The last day of school is a half day. The Teen comes home at Noon. It’s already almost 100 degrees outside and she had two finals on this last day. So she asks me if I want to join her in doing “important things”. In our home, this is code for laying in bed and watching tv together.

“Do you want to go do important things with me Mom?”, she asks.

Of course I do. This is where she tends to open up with me and we have some of our deepest, most profound talks. Thing 2 is an active, play outside kind of kid and doesn’t often partake, so these are some of the rare moments that we have alone. If I can, I’m all for doing “important things” with my kids because this time is passing quickly and I don’t want to miss a moment of opportunity.

So there we are, doing “important things.” We flip channels until we find something we may want to watch. On the screen, a woman is walking a lone on the desert. We pause, trying to figure out what this is and what’s happening. Suddenly, two men appear in a truck. They start talking to her. The Teen tenses.

“Do you think they’re going to rape her mom?”, she asks.

I can feel the The Teen growing more and more tense beside me.

“Mom, they’re going to rape her. You know they’re going to rape her. They always rape the woman,” she says.

The men are inviting the women into the truck. One man stands behind her.

The Teen is now in a state of panic.

“Mom, change the channel. They’re going to rape her.”

We changed the channel.

The movie we were watching was called It Stains the Sands Red. I don’t know if those men raped that woman or not, but I’ve been thinking a lot about that moment of doing “important things”. I can’t stop thinking about the tension in her body, the rising anxiety in her voice, both the fear and expectation that when those men walked onto the screen she clearly understood that those men were going to rape that woman.
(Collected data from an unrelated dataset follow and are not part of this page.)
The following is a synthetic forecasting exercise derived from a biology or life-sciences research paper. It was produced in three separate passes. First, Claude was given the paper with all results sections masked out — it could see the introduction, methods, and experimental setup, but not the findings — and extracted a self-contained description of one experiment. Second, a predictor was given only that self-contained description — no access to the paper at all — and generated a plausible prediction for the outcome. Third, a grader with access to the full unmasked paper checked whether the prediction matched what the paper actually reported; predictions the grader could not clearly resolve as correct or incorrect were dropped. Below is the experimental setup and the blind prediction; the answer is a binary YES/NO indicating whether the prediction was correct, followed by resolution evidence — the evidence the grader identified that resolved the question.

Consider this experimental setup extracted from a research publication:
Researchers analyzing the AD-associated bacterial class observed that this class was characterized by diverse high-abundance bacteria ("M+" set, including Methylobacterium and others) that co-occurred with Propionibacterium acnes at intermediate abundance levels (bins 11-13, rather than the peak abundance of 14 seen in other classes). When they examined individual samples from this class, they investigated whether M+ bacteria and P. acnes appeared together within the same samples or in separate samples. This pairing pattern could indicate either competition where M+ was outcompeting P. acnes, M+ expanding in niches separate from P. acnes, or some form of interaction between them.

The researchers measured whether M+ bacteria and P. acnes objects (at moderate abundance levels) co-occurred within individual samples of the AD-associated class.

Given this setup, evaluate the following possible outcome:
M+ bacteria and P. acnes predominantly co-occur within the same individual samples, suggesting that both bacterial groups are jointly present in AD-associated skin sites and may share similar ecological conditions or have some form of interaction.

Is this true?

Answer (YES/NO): YES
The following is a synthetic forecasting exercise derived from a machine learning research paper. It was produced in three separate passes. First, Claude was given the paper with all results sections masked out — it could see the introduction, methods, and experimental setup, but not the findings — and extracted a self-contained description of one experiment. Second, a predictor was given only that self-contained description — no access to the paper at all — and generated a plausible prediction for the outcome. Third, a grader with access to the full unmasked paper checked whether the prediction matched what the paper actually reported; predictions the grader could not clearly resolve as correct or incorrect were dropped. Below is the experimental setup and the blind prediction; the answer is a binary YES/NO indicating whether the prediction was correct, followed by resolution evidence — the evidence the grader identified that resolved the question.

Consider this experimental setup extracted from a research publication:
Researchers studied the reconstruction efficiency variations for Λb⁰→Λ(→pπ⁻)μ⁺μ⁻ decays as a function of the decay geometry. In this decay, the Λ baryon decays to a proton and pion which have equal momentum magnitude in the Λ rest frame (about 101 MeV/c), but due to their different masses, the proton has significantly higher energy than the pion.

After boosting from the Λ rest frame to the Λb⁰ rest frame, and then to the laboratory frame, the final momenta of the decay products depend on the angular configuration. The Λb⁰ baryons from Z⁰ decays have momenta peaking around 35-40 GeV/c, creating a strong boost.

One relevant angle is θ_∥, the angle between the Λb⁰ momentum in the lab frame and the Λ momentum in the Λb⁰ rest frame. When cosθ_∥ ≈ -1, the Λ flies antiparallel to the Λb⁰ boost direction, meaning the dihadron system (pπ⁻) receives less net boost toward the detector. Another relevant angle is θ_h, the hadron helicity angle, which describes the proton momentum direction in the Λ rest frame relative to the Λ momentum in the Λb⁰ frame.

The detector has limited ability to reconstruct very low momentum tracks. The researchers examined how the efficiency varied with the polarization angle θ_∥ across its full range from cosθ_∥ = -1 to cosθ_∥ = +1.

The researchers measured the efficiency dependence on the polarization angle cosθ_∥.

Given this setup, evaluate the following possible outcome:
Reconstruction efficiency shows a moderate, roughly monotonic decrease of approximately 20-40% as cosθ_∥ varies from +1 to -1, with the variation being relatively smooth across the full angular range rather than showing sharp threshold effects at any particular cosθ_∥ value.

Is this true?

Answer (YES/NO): NO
That’s what she has been conditioned to expect when she sees a man and a woman on the screen in anything other than a RomCom or Superhero movie.

****

I went to the theater to see The Maze Runner one afternoon when the kids were in school without having read the book first. I tried to read the book, but it just wasn’t my thing. But The Mr. was off and we wanted something to do so we went and saw the movie.

If you’re not familiar with the story, a group of teen boys are enclosed in a space with no adults that they can’t seem to escape. At first, there are nothing but boys. Then one day, a girl is deposited into the glade (I think that’s what they called it. The minute that girl was dumped into the glade, I became anxious. One girl in a sea of young men – she’s going to get raped I told The Mr.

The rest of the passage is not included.